After trials, tribulations, and working hard for 10 years, Willie wanted to challenge himself and take his culinary expertise to the next level. His vision was to create Uncle Jack’s Steakhouse, a small high end establishment dedicated to the true steak connoisseurs. Then in 1996, with both cooking and management skills under his belt, he opened his first steakhouse in Bayside, NY, and named it in his great-uncle and godfather’s honor. The upscale Uncle Jack’s Steakhouse opened to rave reviews, quickly built a loyal following highlighted by local sports stars, celebrities and politicians, and earned Willie the title of “New York Steak Doctor” because of his amazing steak craft.
That success was followed by a second Uncle Jack’s Steakhouse, spinoff concepts including Uncle Jack’s Steak Sandwich Shoppe and Jack’s Shack Organic Eatery, and a high-profile stint as the host of The Food Network’s Restaurant Stakeout in which he helped troubled restaurateurs uncover problems that threatened to sink their businesses.

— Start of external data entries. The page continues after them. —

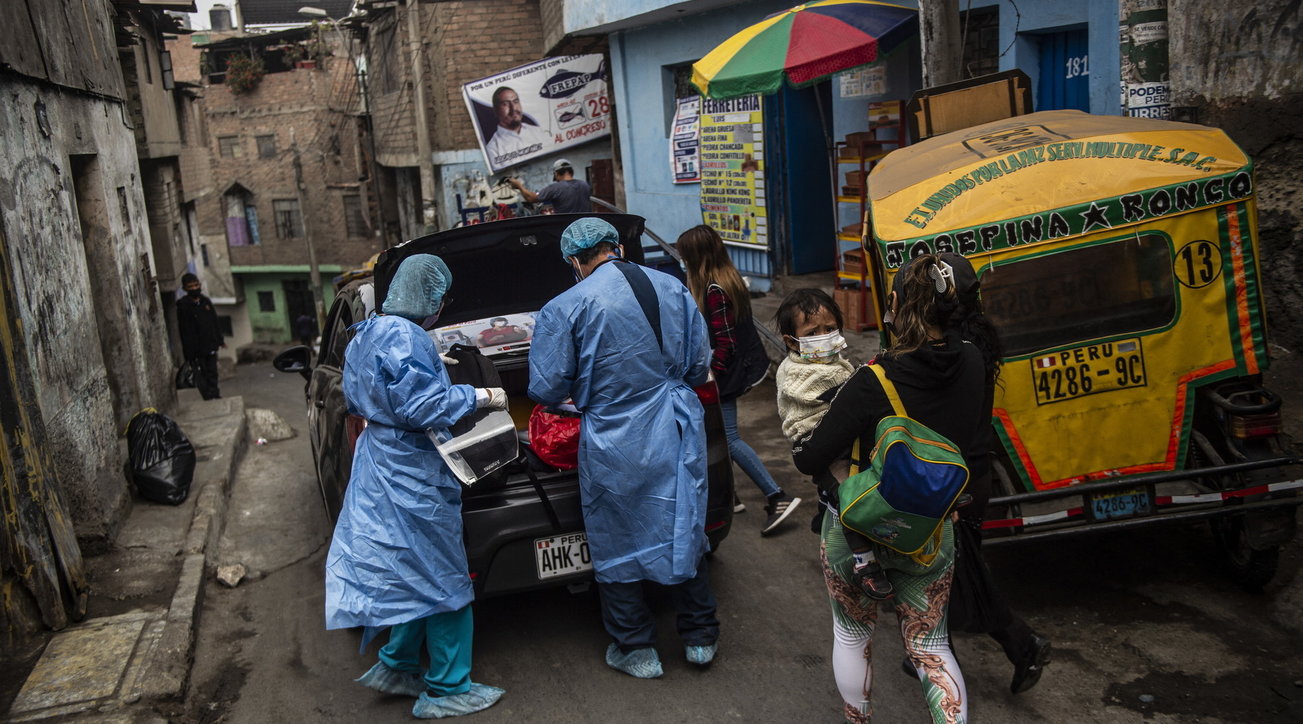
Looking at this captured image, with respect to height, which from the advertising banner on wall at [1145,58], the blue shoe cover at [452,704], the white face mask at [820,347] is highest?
the advertising banner on wall at [1145,58]

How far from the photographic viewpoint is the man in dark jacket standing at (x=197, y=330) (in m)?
13.3

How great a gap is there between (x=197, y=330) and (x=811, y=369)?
11.8 m

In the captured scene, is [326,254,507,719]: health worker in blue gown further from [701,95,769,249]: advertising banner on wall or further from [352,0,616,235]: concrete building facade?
[352,0,616,235]: concrete building facade

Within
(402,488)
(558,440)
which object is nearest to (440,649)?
(402,488)

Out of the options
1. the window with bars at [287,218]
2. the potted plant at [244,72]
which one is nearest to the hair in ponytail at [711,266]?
the potted plant at [244,72]

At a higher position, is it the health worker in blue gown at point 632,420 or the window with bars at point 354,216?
the window with bars at point 354,216

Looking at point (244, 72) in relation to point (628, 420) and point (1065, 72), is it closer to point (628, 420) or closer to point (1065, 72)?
point (1065, 72)

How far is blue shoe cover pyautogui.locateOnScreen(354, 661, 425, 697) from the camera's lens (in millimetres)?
4141

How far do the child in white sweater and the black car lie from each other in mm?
865

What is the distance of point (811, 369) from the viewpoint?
142 inches

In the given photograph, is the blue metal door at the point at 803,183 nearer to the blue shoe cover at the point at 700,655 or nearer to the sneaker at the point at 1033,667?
the blue shoe cover at the point at 700,655

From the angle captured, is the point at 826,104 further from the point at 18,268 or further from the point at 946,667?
the point at 946,667

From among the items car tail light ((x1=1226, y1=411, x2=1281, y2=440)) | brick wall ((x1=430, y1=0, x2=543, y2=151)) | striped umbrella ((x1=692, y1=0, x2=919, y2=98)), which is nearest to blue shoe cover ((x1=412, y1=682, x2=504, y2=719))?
car tail light ((x1=1226, y1=411, x2=1281, y2=440))

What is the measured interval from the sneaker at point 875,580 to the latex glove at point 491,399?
5.22 ft
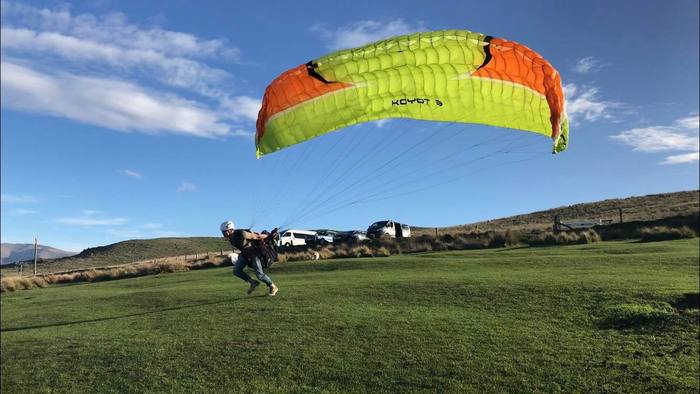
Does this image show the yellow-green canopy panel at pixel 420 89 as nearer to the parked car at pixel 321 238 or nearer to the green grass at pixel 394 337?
the green grass at pixel 394 337

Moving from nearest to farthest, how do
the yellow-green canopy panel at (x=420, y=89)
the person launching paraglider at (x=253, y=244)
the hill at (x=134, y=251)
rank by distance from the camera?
the yellow-green canopy panel at (x=420, y=89) < the person launching paraglider at (x=253, y=244) < the hill at (x=134, y=251)

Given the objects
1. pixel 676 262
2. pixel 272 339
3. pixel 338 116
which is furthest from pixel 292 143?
pixel 676 262

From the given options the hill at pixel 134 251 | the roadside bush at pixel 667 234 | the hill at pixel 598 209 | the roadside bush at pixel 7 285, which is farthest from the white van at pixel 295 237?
the hill at pixel 598 209

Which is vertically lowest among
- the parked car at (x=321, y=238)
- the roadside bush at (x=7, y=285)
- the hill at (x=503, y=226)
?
the roadside bush at (x=7, y=285)

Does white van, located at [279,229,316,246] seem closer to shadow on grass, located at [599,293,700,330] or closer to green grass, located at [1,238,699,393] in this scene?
green grass, located at [1,238,699,393]

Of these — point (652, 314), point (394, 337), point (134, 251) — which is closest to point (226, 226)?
point (394, 337)

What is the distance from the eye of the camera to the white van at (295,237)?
37.7 metres

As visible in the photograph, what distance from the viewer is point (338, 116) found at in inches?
439

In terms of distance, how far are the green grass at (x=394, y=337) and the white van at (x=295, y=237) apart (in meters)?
20.8

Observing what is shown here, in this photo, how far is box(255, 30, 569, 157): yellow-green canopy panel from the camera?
10.5 meters

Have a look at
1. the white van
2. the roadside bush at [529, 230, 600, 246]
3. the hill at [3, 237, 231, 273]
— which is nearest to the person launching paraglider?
the roadside bush at [529, 230, 600, 246]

Uncle Jack’s Meat House Astoria, New York marks the debut of a new Uncle Jack’s brand tailored to today’s interest in natural, organic and sustainable ingredients. It’s the next milestone on Willie’s journey to deliver the ultimate restaurant experience. Whether it’s your first time here or your fortieth, welcome – enjoy – and come back soon. “Customer is King!”